#### [Trecho do texto]

Um exemplo de publicidade falsa é o de um remédio que não tem as qualidades anunciadas e não atinge o que foi prometido. [29]

A mensagem é considerada falsa quando não há correspondência entre as afirmativas nela contidas e a realidade. A falsidade tem ligação com a fantasia publicitária, considerando-se o limite das comunicações, exageradas, otimistas e humorísticas.

Se o anunciante não provar que o produto ou serviço tem as características indicadas na publicidade, restará clara a ilicitude do anúncio, vez que a prova da ocorrência da publicidade falsa independe de qualquer elemento subjetivo por parte do consumidor.  

Quanto à enganosidade, esta é aferida em abstrato, busca-se a capacidade de indução em erro, não se exigindo efetivo prejuízo sofrido pelo consumidor. Apenas o potencial enganoso da mensagem já é suficiente para caracterizar a ilicitude.

A potencialidade do erro pode estar relacionada com qualquer dado referente ao produto ou serviço, tais como; preço, natureza, quantidade, qualidade, dentre outros. 

O legislador deixa claro que o mais importante é o anúncio e não a pessoa que o produziu ou dele se aproveitou, ou seja, para caracterizar a publicidade enganosa não se exige a intenção de enganar do anunciante, sendo irrelevante sua boa ou má-fé.

6.3. Formas de veiculação da publicidade enganosa

Para atrair a atenção dos consumidores para seus produtos ou serviços, os fornecedores, por meio de seus publicitários, utilizam-se das mais diversas técnicas publicitárias.

As formas de veiculação da publicidade variam muito, sendo que na maioria das vezes, as mensagens publicitárias são carregadas de impacto visual, frases de efeito e afirmações parcialmente verdadeiras.

6.3.1. Chamariz

Uma das formas mais utilizadas é o chamariz, que é uma modalidade que não está atrelada ao produto ou serviço em si.

Exemplo clássico dessa técnica é o chamariz da liquidação. Determinada loja anuncia uma grande liquidação, para “queima de estoque”, com descontos bastante atrativos ao consumidor, e quando este chega à loja é informado de que a liquidação anunciada refere-se apenas a uma determinada prateleira ou a determinadas peças.

O chamariz também é utilizado por meio de malas diretas, anúncios em jornais, revistas, televisão, entre outros.

Temos que “o chamariz é, portanto, uma maneira enganosa de atrair o consumidor, para que ele, uma vez estando no estabelecimento (ou telefonando) acabe comprando algo”.[30]

De fato esta técnica muitas vezes funciona, pois, o consumidor, já estando no estabelecimento, sente-se constrangido por já estar ali e acaba comprando algo que não queria ou não precisava.

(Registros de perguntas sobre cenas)
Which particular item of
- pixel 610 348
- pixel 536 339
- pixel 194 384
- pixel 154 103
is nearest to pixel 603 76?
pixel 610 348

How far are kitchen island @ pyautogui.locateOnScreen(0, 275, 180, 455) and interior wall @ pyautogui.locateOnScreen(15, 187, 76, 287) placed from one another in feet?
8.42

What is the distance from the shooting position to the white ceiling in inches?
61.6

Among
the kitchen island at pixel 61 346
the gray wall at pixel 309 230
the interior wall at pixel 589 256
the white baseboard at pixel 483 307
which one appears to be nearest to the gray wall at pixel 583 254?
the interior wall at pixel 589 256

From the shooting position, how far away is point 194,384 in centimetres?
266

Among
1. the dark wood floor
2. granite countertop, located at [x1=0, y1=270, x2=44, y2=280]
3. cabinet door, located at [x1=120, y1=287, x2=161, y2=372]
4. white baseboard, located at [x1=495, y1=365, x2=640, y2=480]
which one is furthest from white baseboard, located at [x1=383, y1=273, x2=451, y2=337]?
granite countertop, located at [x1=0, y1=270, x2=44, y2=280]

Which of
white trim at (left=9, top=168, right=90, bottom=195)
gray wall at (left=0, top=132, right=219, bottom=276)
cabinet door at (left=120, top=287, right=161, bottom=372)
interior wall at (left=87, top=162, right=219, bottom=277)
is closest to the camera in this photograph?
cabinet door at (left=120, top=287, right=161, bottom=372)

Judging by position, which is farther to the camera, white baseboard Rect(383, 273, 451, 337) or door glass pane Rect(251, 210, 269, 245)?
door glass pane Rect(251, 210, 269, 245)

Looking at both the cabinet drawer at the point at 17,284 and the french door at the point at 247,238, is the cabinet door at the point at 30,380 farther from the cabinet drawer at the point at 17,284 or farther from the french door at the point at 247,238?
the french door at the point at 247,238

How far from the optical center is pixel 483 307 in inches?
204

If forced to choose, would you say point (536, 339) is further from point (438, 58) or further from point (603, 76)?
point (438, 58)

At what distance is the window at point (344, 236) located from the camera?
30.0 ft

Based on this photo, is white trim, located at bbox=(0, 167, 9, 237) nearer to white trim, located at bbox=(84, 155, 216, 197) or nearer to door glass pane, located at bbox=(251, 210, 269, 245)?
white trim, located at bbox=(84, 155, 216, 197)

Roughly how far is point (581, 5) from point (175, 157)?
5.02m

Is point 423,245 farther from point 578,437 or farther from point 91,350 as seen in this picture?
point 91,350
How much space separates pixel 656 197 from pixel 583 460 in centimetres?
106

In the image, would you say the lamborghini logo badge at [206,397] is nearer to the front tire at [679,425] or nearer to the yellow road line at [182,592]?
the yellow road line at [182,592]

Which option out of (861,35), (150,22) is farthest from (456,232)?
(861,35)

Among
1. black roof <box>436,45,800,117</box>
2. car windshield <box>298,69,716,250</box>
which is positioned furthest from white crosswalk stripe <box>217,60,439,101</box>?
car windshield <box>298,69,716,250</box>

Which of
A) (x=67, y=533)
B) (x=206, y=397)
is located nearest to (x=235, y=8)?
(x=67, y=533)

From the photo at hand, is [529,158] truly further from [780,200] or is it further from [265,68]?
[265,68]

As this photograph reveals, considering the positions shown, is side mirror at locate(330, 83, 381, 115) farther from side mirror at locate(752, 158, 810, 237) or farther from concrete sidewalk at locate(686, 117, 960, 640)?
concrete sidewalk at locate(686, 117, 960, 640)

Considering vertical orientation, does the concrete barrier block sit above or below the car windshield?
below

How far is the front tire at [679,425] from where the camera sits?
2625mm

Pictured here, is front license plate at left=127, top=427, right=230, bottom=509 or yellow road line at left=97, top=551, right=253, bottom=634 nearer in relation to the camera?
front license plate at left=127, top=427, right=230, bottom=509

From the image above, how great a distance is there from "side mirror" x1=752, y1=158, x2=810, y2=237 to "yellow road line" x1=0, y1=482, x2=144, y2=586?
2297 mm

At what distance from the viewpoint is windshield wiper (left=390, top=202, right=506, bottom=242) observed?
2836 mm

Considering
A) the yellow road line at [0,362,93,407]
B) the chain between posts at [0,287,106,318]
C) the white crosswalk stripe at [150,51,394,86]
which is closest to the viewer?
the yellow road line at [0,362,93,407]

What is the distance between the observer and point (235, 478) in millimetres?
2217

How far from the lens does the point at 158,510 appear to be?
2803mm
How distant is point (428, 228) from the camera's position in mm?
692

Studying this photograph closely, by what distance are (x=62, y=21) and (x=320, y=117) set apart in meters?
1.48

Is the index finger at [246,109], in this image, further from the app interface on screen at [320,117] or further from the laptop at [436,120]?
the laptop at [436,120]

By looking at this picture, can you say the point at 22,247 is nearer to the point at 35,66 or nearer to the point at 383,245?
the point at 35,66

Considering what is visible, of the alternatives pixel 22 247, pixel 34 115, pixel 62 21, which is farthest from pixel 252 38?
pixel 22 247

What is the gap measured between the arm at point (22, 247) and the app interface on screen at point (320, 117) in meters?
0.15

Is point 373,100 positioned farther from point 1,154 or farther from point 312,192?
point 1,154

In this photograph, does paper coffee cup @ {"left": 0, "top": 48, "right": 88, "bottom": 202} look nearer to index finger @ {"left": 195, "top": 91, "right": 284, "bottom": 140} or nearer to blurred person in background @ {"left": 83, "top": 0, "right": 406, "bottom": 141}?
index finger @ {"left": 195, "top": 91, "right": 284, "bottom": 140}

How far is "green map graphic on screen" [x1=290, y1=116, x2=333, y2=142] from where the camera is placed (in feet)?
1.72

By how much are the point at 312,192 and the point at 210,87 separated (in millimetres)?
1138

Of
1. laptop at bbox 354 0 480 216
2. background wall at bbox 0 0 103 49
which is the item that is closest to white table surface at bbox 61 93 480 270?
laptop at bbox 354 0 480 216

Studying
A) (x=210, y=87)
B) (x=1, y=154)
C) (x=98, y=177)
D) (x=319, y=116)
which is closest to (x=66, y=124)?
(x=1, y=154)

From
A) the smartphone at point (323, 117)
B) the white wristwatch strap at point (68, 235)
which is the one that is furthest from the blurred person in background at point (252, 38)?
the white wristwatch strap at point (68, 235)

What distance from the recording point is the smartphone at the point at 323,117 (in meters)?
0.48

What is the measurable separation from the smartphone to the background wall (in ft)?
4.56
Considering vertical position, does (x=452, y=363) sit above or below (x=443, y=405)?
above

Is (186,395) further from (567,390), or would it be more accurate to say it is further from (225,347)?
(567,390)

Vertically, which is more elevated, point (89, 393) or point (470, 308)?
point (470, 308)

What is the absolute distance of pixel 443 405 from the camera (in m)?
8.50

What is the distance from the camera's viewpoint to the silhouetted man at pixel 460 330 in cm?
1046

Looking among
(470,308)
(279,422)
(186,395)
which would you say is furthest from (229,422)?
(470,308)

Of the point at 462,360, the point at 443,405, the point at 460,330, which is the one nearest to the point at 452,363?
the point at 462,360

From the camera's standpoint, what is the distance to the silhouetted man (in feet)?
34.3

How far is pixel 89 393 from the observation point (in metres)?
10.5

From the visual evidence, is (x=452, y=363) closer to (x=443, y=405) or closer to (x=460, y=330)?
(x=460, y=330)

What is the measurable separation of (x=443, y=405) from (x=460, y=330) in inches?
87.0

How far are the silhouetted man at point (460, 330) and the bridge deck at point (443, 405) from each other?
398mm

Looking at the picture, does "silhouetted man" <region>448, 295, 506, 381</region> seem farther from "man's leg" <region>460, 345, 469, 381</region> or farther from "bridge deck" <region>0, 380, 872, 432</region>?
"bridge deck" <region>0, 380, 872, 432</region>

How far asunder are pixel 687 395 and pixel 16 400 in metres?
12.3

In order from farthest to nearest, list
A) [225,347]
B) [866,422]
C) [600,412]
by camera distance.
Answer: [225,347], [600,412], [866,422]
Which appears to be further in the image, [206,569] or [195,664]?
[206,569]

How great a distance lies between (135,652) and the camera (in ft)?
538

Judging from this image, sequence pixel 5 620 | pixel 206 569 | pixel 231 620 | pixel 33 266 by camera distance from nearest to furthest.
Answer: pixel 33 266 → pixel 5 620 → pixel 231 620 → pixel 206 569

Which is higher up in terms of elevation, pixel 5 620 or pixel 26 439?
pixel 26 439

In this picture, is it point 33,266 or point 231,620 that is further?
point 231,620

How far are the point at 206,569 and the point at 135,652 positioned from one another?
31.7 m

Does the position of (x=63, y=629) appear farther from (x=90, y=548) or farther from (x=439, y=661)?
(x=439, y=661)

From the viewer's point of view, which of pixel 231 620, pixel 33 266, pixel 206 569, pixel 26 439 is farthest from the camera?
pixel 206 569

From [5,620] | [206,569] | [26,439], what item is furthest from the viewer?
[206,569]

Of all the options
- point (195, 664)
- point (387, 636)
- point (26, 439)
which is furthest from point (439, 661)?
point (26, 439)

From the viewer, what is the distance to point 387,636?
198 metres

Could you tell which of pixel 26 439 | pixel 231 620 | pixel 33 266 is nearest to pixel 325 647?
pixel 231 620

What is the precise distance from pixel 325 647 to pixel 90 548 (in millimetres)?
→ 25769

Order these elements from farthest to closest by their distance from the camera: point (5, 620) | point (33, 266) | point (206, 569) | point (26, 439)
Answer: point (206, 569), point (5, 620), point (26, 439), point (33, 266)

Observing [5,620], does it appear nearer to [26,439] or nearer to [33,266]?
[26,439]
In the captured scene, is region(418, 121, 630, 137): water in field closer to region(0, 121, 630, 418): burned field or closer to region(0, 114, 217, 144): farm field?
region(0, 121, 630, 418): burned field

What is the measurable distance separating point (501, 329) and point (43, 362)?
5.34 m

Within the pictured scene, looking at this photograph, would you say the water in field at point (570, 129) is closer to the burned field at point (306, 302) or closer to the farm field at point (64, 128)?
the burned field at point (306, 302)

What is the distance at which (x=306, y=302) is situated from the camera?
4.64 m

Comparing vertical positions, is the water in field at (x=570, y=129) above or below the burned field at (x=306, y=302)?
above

#### [Exercícios propostos]
1 - Responda, com base no trecho sobre publicidade enganosa:
(a) Quando uma mensagem publicitária é considerada falsa?
(b) Qual é o exemplo clássico da técnica do chamariz?
(c) Por quais meios o chamariz também é utilizado?
2 - Transcreva fielmente o trecho sobre publicidade enganosa desde "O chamariz também" até "ou não precisava.", inclusive.

#### [Exercícios resolvidos]
1 -
(a) Quando não há correspondência entre as afirmativas nela contidas e a realidade.
(b) O chamariz da liquidação.
(c) Por meio de malas diretas e de anúncios em jornais, revistas e televisão, entre outros.

2 -
O chamariz também é utilizado por meio de malas diretas, anúncios em jornais, revistas, televisão, entre outros.

Temos que “o chamariz é, portanto, uma maneira enganosa de atrair o consumidor, para que ele, uma vez estando no estabelecimento (ou telefonando) acabe comprando algo”.[30]

De fato esta técnica muitas vezes funciona, pois, o consumidor, já estando no estabelecimento, sente-se constrangido por já estar ali e acaba comprando algo que não queria ou não precisava.